Why did the Israeli businessman get involved?
According to a statement carried by the Israeli privately owned website Walla, Roy Shaposhnik said he had proposed sending a private jet to take the prince’s wife and children to Europe where he himself lives.
“Over the weekend, Prince Hamzah told Roy about what is happening in Jordan and Mr Shaposhnik proposed to him to send his wife and children to stay at his house,” the statement said.
“Mr Shaposhnik does not have any knowledge of the events that took place in Jordan or of the people involved. The proposal he gave Prince Hamzah was done on the basis of personal friendship between families and out of a wish to help the princess and their children at this difficult moment.”
The businessman was quoted by a Walla correspondent as denying he had ever been a member of Israel’s Mossad intelligence service.
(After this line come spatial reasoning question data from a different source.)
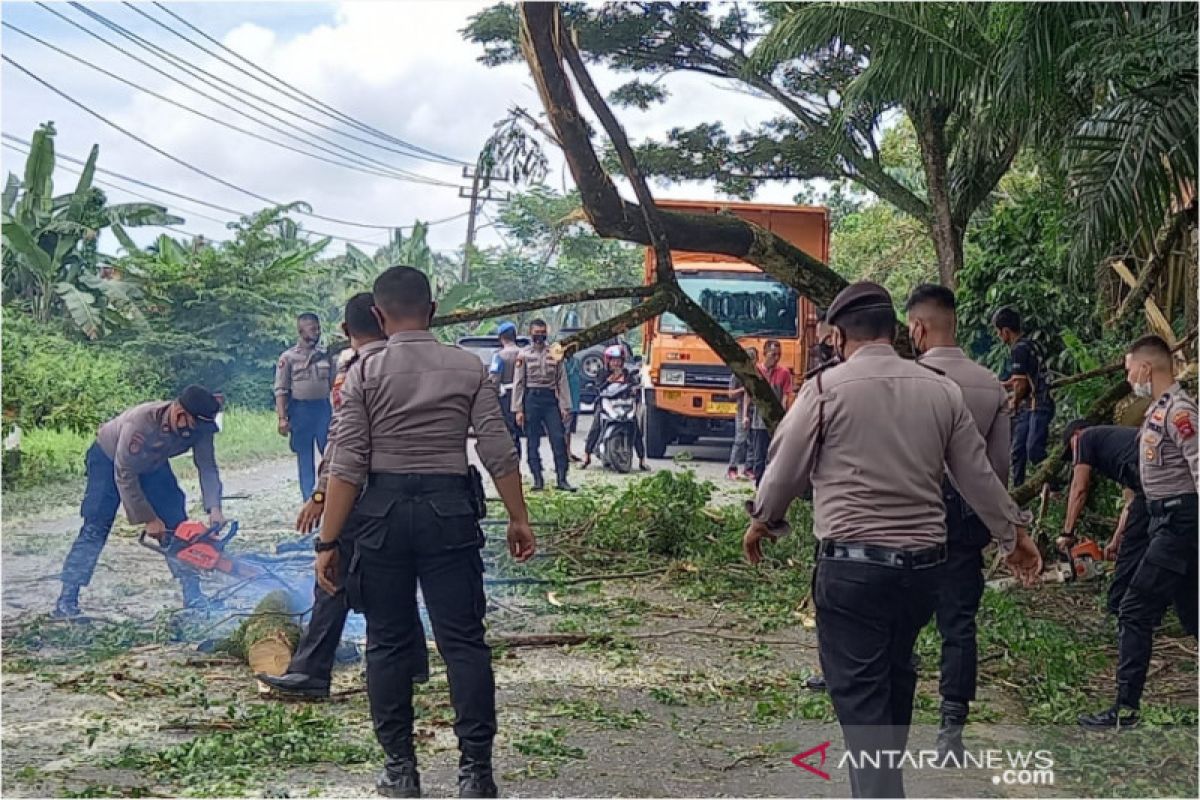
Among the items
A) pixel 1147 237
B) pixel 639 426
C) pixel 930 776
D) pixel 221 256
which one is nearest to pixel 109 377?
pixel 221 256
1 BREAKING: Israeli national Roy Shaposhnik who Jordan claims was involved in the alleged coup tells me in a statement he was never a Mossad officier but confirms (!!!) he proposed assitance to Prince Hamzaand his family as part of their personal relationship
— Barak Ravid (@BarakRavid) April 4, 2021
This followed a Jordanian media report accusing Mr Shaposhnik of being a former Mossad official.
Who is Prince Hamzah?
The oldest son of the late King Hussein and his favourite wife Queen Noor, Prince Hamzah is a graduate of the UK’s Harrow School and the Royal Military Academy at Sandhurst. He also attended Harvard University in the US and has served in the Jordanian armed forces.
He was named crown prince of Jordan in 1999 and was a favourite of King Hussein, who often described him in public as the “delight of my eye”.
However, he was seen as too young and inexperienced to be named successor at the time of King Hussein’s death.
Instead his older half-brother, Abdullah, ascended the throne and stripped Hamzah of the title of crown prince in 2004, giving it to his own son.
The move was seen as a blow to Queen Noor, who had hoped to see her eldest son become king.